Les étudiantes ont été très attentives au film, qu’elles ont semblé apprécier. J'ai même surpris une étudiante à verser une larme lorsque le personnage de Kaki, le petit garçon métis qui s’est lié d’amitié avec Tivii, meurt vers la fin du film.



Mercredi, 5 février 2014

Aujourd’hui, nous terminons la discussion amorcée hier après le visionnement du film de Benoît Pilon et j’enchaîne avec la mise en contexte du Québec des années 60 et 70. Le prochain film à présenter, demain, sera C.R.A.Z.Y. (2005) de Jean-Marc Vallée.

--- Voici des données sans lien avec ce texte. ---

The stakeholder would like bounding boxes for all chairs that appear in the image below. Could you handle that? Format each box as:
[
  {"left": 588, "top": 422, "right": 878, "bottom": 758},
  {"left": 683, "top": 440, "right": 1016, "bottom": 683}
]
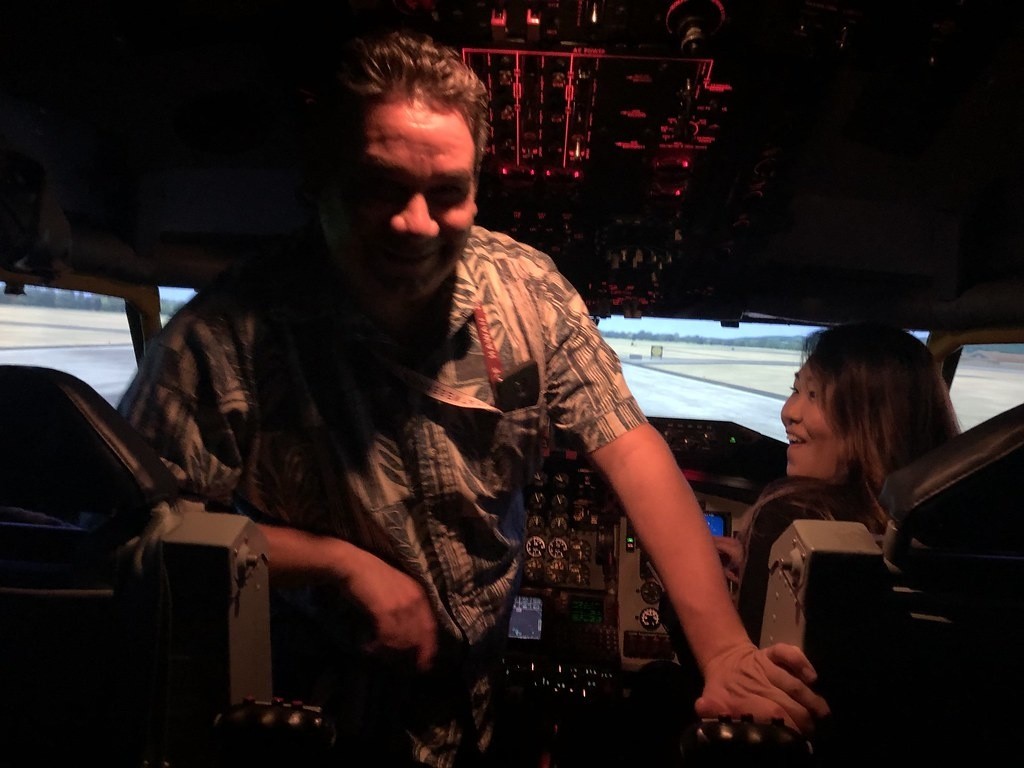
[
  {"left": 682, "top": 405, "right": 1024, "bottom": 768},
  {"left": 0, "top": 365, "right": 337, "bottom": 768}
]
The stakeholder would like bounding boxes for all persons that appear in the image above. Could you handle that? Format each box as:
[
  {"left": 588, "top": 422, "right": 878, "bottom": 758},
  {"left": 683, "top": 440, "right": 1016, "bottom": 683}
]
[
  {"left": 116, "top": 34, "right": 830, "bottom": 738},
  {"left": 709, "top": 325, "right": 963, "bottom": 648}
]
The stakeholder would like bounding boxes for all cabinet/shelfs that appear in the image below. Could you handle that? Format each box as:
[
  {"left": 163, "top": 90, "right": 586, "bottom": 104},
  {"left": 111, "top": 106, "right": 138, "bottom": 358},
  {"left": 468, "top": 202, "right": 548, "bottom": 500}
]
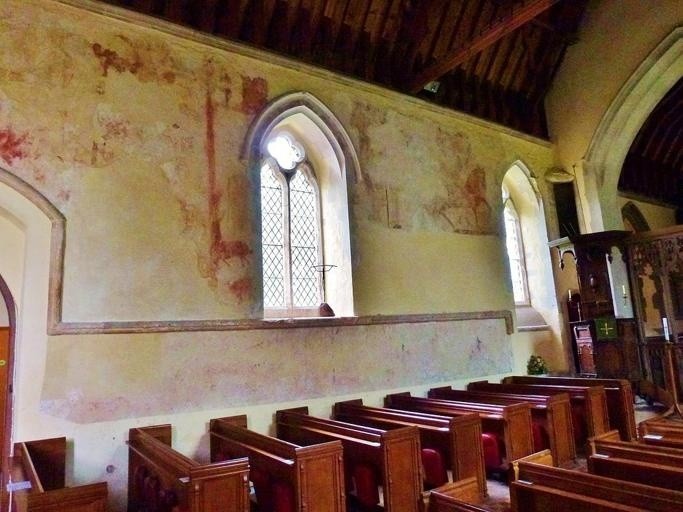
[{"left": 545, "top": 228, "right": 649, "bottom": 398}]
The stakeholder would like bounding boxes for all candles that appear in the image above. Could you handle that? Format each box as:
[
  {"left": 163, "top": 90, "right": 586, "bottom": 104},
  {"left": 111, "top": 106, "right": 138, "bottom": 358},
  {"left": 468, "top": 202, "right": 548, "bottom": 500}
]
[
  {"left": 568, "top": 289, "right": 572, "bottom": 298},
  {"left": 622, "top": 285, "right": 625, "bottom": 294}
]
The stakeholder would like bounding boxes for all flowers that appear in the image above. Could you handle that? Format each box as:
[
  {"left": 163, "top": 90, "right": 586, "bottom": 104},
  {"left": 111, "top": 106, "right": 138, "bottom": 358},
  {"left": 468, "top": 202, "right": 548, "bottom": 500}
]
[{"left": 527, "top": 355, "right": 549, "bottom": 375}]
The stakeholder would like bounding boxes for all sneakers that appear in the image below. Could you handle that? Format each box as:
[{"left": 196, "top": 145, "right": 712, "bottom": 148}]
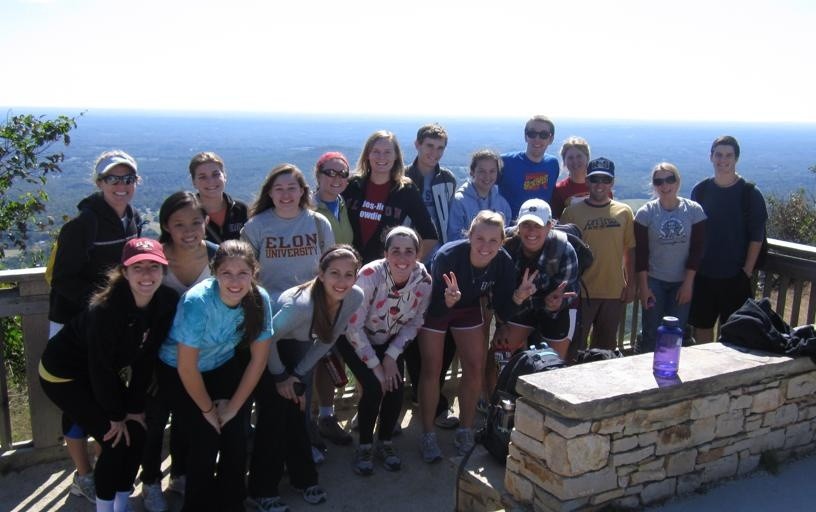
[
  {"left": 246, "top": 495, "right": 293, "bottom": 512},
  {"left": 142, "top": 482, "right": 168, "bottom": 512},
  {"left": 290, "top": 484, "right": 327, "bottom": 505},
  {"left": 70, "top": 469, "right": 96, "bottom": 503},
  {"left": 421, "top": 431, "right": 443, "bottom": 463},
  {"left": 169, "top": 477, "right": 184, "bottom": 493},
  {"left": 376, "top": 444, "right": 401, "bottom": 471},
  {"left": 354, "top": 447, "right": 373, "bottom": 474},
  {"left": 454, "top": 428, "right": 475, "bottom": 455},
  {"left": 317, "top": 414, "right": 353, "bottom": 445}
]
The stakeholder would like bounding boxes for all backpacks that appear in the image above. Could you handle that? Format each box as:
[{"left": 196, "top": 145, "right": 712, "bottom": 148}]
[
  {"left": 504, "top": 223, "right": 594, "bottom": 310},
  {"left": 485, "top": 341, "right": 565, "bottom": 465}
]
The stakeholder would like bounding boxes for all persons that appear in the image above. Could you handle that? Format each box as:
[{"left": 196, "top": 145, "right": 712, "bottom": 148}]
[
  {"left": 554, "top": 135, "right": 769, "bottom": 363},
  {"left": 40, "top": 114, "right": 577, "bottom": 511}
]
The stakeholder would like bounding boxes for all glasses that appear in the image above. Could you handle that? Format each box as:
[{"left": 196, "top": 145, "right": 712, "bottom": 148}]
[
  {"left": 528, "top": 129, "right": 551, "bottom": 140},
  {"left": 104, "top": 172, "right": 136, "bottom": 185},
  {"left": 653, "top": 175, "right": 675, "bottom": 186},
  {"left": 589, "top": 175, "right": 612, "bottom": 185},
  {"left": 321, "top": 166, "right": 350, "bottom": 179}
]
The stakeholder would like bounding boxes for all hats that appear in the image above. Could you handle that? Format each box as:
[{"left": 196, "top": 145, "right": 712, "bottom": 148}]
[
  {"left": 517, "top": 198, "right": 552, "bottom": 225},
  {"left": 316, "top": 152, "right": 350, "bottom": 172},
  {"left": 587, "top": 157, "right": 614, "bottom": 179},
  {"left": 123, "top": 238, "right": 169, "bottom": 267},
  {"left": 95, "top": 151, "right": 137, "bottom": 180}
]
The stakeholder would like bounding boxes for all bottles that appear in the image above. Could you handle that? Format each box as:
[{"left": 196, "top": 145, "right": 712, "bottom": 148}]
[
  {"left": 652, "top": 315, "right": 686, "bottom": 380},
  {"left": 322, "top": 349, "right": 348, "bottom": 389}
]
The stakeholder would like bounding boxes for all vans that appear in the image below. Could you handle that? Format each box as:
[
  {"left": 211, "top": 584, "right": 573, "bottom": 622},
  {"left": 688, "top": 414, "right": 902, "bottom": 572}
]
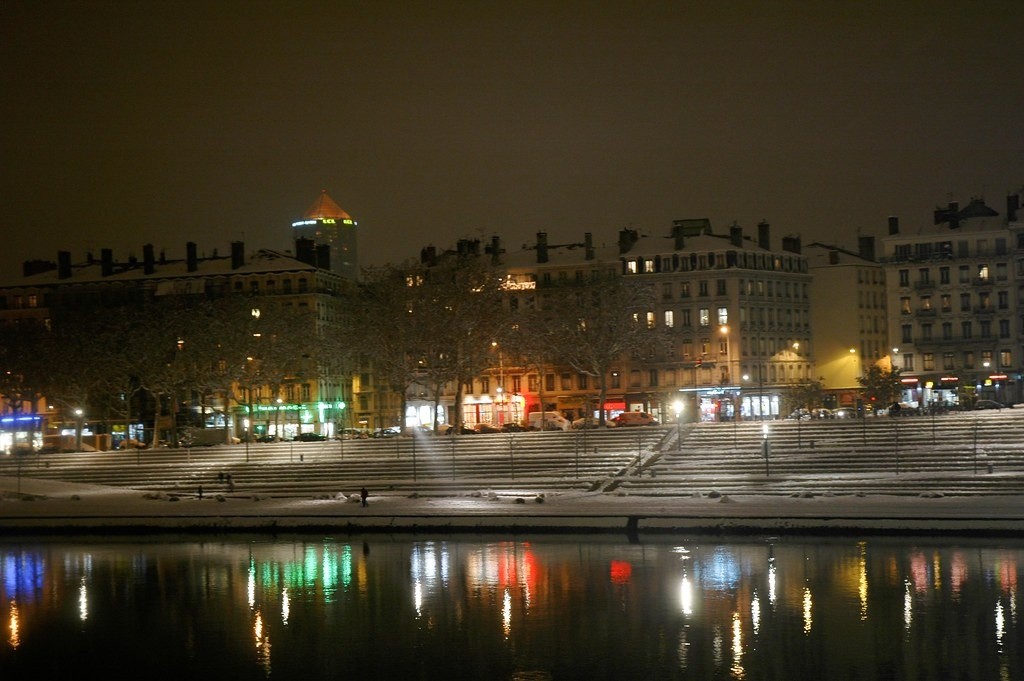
[
  {"left": 405, "top": 426, "right": 421, "bottom": 437},
  {"left": 619, "top": 412, "right": 656, "bottom": 427},
  {"left": 264, "top": 434, "right": 275, "bottom": 443},
  {"left": 930, "top": 400, "right": 960, "bottom": 415},
  {"left": 529, "top": 412, "right": 569, "bottom": 431}
]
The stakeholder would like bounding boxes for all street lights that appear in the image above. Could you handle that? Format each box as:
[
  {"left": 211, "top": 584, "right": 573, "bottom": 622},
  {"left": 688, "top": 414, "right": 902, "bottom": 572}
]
[
  {"left": 277, "top": 399, "right": 301, "bottom": 435},
  {"left": 763, "top": 426, "right": 769, "bottom": 477},
  {"left": 491, "top": 337, "right": 504, "bottom": 423},
  {"left": 675, "top": 402, "right": 681, "bottom": 451},
  {"left": 721, "top": 325, "right": 733, "bottom": 420}
]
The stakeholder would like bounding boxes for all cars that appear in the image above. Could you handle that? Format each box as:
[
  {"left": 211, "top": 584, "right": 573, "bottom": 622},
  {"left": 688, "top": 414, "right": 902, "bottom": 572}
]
[
  {"left": 119, "top": 439, "right": 146, "bottom": 450},
  {"left": 572, "top": 418, "right": 616, "bottom": 428},
  {"left": 474, "top": 423, "right": 501, "bottom": 433},
  {"left": 335, "top": 429, "right": 361, "bottom": 440},
  {"left": 446, "top": 426, "right": 478, "bottom": 433},
  {"left": 293, "top": 433, "right": 326, "bottom": 441},
  {"left": 790, "top": 407, "right": 856, "bottom": 420},
  {"left": 374, "top": 429, "right": 399, "bottom": 438},
  {"left": 974, "top": 400, "right": 1004, "bottom": 409},
  {"left": 148, "top": 440, "right": 171, "bottom": 448},
  {"left": 502, "top": 424, "right": 527, "bottom": 432}
]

J’enchaîne avec des éléments de réflexion liés à la thématique. Mon exposé s’intitule : « Différent, comme tout le monde ». Je m’intéresse notamment à l’adolescence, cet âge où le rapport à l’autre prend une dimension identitaire extrêmement importante, où il devient si important, tout comme le personnage de Zach, de se savoir appartenir un clan (ici, la famille), mais aussi de s’en distinguer. Nous abordons cette période de contradiction telle qu’elle est vécue en Inde. Aux dires de mes étudiantes, il en ressort qu’ici aussi, il existe à cet âge ce tiraillement entre marginalité et conformisme, entre traditions et modernité… Puis, inévitablement, nous en venons à la question de l’homosexualité, centrale dans le parcours identitaire du protagoniste. J’appréhendais un peu les résistances ou malaises liées à ce sujet qui est encore un grand tabou en Inde, mais je sens une grande ouverture de la part des étudiantes. Les discussions sont animées et je les sens de plus en plus à l’aise avec moi. Avant la projection, j’avais quand même demandé l’avis de Valentin (qui donne également un cours de cinéma) quant au traitement de ce sujet. Il m'a rassuré en me parlant d'autres films qu'il avait lui-même présenté dans le cadre de son cours et il m'a aussi fait savoir que le film La vie d'Adèle (2013), d’Abdellatif Kechiche, avait passé dans un cinéma de Pune récemment. On avouera qu'en comparaison avec La vie d'Adèle, C.R.A.Z.Y., c'est les Calinours...

Après mon cours, je prends un thé avec Manjiri à la cantine du département.